[Entries from a dataset]
--- START ---

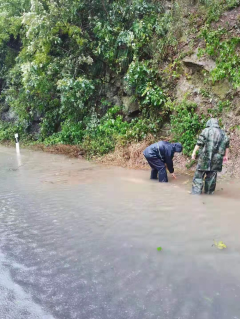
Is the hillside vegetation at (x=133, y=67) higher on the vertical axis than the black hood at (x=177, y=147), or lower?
higher

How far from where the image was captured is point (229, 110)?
302 inches

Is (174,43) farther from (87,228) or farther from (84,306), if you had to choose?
(84,306)

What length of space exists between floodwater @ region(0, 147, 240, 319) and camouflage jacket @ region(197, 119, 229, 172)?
1.96 ft

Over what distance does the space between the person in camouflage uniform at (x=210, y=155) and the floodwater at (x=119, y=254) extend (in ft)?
0.93

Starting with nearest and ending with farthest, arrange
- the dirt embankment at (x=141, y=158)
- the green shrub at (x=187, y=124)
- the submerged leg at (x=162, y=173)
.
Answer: the submerged leg at (x=162, y=173)
the dirt embankment at (x=141, y=158)
the green shrub at (x=187, y=124)

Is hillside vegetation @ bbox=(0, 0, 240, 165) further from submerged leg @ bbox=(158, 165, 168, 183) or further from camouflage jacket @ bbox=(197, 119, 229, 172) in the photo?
camouflage jacket @ bbox=(197, 119, 229, 172)

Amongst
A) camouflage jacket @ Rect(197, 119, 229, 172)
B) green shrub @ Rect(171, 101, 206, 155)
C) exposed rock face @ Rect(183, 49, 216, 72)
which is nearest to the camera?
camouflage jacket @ Rect(197, 119, 229, 172)

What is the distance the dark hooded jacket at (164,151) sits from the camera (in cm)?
627

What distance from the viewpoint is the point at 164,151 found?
248 inches

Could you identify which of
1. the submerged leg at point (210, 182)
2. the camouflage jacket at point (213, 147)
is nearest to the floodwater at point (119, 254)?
the submerged leg at point (210, 182)

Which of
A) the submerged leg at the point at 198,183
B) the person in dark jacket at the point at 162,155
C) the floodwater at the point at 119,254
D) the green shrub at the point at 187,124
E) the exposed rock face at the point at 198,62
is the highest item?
the exposed rock face at the point at 198,62

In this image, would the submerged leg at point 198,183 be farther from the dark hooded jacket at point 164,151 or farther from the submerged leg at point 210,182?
the dark hooded jacket at point 164,151

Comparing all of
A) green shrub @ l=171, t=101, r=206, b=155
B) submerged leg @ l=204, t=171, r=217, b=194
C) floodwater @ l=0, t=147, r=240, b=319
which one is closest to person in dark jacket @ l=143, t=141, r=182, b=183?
floodwater @ l=0, t=147, r=240, b=319

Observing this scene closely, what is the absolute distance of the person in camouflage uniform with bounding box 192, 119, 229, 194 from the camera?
17.9 ft
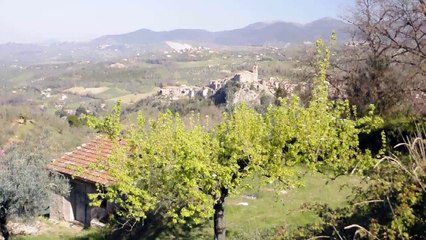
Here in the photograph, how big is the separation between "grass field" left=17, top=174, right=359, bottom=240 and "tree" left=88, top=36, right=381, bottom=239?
2296 mm

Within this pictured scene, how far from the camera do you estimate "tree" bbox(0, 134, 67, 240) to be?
Answer: 15570 mm

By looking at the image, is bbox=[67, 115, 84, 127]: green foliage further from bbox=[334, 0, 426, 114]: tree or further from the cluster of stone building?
bbox=[334, 0, 426, 114]: tree

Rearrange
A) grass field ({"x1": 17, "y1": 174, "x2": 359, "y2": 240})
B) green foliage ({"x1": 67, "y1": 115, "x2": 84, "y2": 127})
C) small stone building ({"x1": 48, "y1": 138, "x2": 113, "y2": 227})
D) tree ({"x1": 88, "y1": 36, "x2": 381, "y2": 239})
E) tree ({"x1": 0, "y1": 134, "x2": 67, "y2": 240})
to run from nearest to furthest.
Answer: tree ({"x1": 88, "y1": 36, "x2": 381, "y2": 239}), grass field ({"x1": 17, "y1": 174, "x2": 359, "y2": 240}), tree ({"x1": 0, "y1": 134, "x2": 67, "y2": 240}), small stone building ({"x1": 48, "y1": 138, "x2": 113, "y2": 227}), green foliage ({"x1": 67, "y1": 115, "x2": 84, "y2": 127})

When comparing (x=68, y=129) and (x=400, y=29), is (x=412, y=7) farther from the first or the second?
(x=68, y=129)

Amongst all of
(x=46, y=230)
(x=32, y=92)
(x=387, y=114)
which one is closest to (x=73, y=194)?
(x=46, y=230)

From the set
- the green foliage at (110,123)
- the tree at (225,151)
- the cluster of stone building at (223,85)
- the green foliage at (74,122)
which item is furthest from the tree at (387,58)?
the green foliage at (74,122)

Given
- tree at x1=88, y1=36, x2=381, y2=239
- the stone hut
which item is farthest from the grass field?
→ the stone hut

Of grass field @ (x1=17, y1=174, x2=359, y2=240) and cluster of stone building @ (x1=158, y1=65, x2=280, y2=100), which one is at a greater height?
grass field @ (x1=17, y1=174, x2=359, y2=240)

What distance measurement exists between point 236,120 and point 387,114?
13.7 m

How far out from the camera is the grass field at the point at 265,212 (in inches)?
561

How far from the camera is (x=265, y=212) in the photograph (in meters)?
15.7

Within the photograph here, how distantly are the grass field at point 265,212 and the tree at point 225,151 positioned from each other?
7.53 feet

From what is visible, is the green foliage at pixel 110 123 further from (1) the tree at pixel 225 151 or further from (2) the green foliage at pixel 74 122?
(2) the green foliage at pixel 74 122

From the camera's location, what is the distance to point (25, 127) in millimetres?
69812
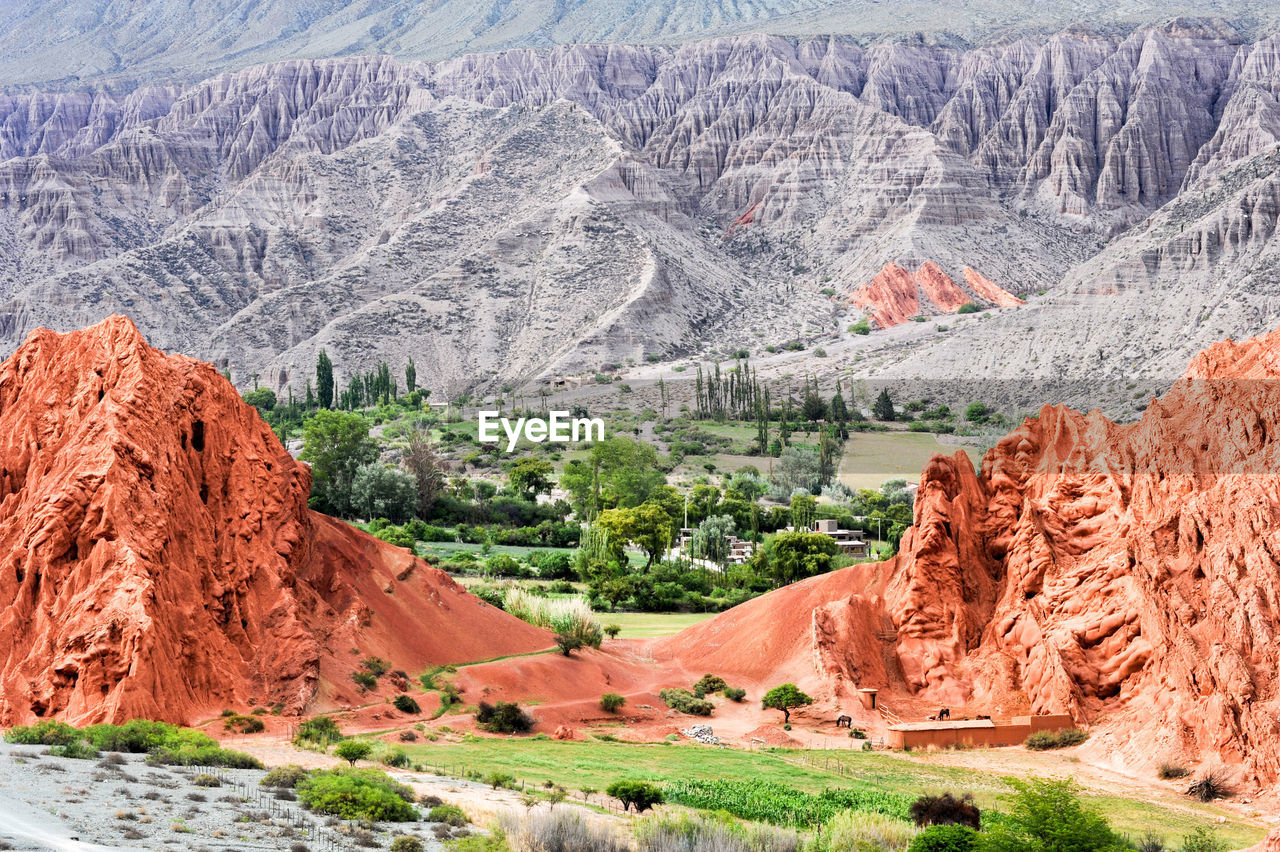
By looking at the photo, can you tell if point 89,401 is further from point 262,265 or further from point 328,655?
point 262,265

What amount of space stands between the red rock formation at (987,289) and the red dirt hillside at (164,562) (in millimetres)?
134253

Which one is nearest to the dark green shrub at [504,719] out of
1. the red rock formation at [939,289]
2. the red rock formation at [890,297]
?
the red rock formation at [890,297]

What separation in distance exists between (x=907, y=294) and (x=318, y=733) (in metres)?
145

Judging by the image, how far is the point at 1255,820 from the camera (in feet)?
120

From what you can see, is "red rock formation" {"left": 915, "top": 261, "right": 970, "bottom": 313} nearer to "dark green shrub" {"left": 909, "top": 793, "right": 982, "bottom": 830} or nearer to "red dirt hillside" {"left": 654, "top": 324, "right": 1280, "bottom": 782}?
"red dirt hillside" {"left": 654, "top": 324, "right": 1280, "bottom": 782}

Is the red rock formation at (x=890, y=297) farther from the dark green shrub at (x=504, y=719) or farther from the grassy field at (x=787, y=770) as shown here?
the grassy field at (x=787, y=770)

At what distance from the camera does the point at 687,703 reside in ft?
156

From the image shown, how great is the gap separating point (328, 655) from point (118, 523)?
256 inches

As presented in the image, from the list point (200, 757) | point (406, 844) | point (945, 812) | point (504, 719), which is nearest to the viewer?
point (406, 844)

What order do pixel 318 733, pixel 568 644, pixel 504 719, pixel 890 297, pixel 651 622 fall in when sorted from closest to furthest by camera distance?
pixel 318 733, pixel 504 719, pixel 568 644, pixel 651 622, pixel 890 297

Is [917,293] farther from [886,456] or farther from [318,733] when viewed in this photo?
[318,733]

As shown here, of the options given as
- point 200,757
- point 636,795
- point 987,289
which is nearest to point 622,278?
point 987,289

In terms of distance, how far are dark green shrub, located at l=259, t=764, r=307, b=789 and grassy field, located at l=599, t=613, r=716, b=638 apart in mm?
26058

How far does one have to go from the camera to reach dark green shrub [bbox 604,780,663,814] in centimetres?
3397
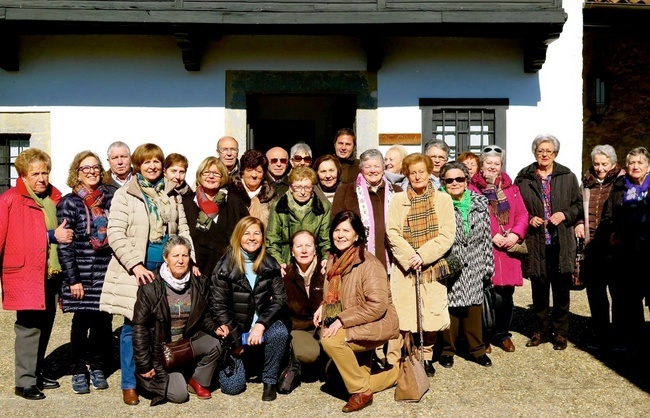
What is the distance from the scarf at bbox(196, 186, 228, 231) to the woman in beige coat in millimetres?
1306

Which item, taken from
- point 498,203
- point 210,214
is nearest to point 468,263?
point 498,203

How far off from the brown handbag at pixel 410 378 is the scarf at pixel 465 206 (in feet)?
3.52

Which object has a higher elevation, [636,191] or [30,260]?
[636,191]

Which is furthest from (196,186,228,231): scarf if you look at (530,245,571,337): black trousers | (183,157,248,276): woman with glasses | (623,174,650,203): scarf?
(623,174,650,203): scarf

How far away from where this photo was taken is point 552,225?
19.1 ft

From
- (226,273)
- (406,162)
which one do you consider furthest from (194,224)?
(406,162)

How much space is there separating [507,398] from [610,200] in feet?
6.39

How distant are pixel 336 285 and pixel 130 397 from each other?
1.57 metres

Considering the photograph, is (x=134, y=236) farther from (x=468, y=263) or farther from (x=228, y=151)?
(x=468, y=263)

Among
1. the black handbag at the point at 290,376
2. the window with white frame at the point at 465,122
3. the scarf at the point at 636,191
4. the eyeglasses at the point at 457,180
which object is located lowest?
the black handbag at the point at 290,376

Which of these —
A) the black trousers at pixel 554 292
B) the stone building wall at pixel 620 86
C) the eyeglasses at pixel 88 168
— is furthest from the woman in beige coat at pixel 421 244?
the stone building wall at pixel 620 86

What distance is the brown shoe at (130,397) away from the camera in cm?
467

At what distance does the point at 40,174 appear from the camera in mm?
4883

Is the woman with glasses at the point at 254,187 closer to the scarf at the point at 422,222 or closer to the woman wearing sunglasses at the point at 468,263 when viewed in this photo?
the scarf at the point at 422,222
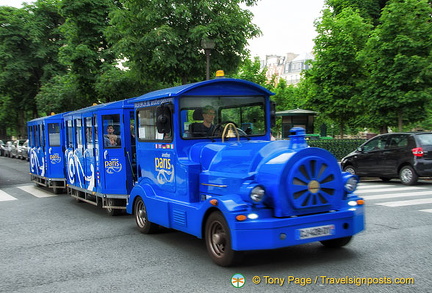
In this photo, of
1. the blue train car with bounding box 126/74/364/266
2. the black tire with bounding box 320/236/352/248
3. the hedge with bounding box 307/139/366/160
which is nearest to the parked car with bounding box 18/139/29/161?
A: the hedge with bounding box 307/139/366/160

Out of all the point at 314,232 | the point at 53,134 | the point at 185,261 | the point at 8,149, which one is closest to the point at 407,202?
the point at 314,232

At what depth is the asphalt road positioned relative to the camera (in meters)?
4.75

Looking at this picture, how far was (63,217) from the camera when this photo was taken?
9.74 metres

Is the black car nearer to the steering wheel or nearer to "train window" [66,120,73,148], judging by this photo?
the steering wheel

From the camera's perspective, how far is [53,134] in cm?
1462

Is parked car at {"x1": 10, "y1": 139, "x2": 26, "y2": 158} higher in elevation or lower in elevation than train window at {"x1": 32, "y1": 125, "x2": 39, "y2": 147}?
lower

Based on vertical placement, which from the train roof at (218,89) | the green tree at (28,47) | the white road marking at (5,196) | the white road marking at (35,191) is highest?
the green tree at (28,47)

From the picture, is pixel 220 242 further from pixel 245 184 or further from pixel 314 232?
pixel 314 232

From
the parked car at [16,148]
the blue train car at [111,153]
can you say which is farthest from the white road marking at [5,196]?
the parked car at [16,148]

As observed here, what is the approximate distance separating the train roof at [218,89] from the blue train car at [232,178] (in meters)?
0.02

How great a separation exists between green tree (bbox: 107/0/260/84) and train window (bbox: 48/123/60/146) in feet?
11.0

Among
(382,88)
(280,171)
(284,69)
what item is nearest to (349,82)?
(382,88)

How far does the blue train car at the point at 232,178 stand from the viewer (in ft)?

--- END ---

▸ **WHAT IS EXPECTED**
Each line from the one containing "From the picture, is" to the end of the records should be echoed exactly, and no other line.

▸ **EXPECTED OUTPUT**
From the picture, is pixel 220 242 further from pixel 245 184 or further from pixel 314 232?
pixel 314 232

From
the parked car at [16,148]
the blue train car at [111,153]
can you say which is farthest from the white road marking at [5,196]?
the parked car at [16,148]

As observed here, what is the approximate distance separating the train roof at [218,89] from the blue train car at [232,178] (in meters)?
0.02

How great a separation exists between green tree (bbox: 107/0/260/84) and train window (bbox: 48/123/60/146) in feet?
11.0

Among
(382,88)
(280,171)
(284,69)
what item is nearest to (349,82)?
(382,88)

How far does the blue train car at the point at 232,178 stand from the viewer (in ft)?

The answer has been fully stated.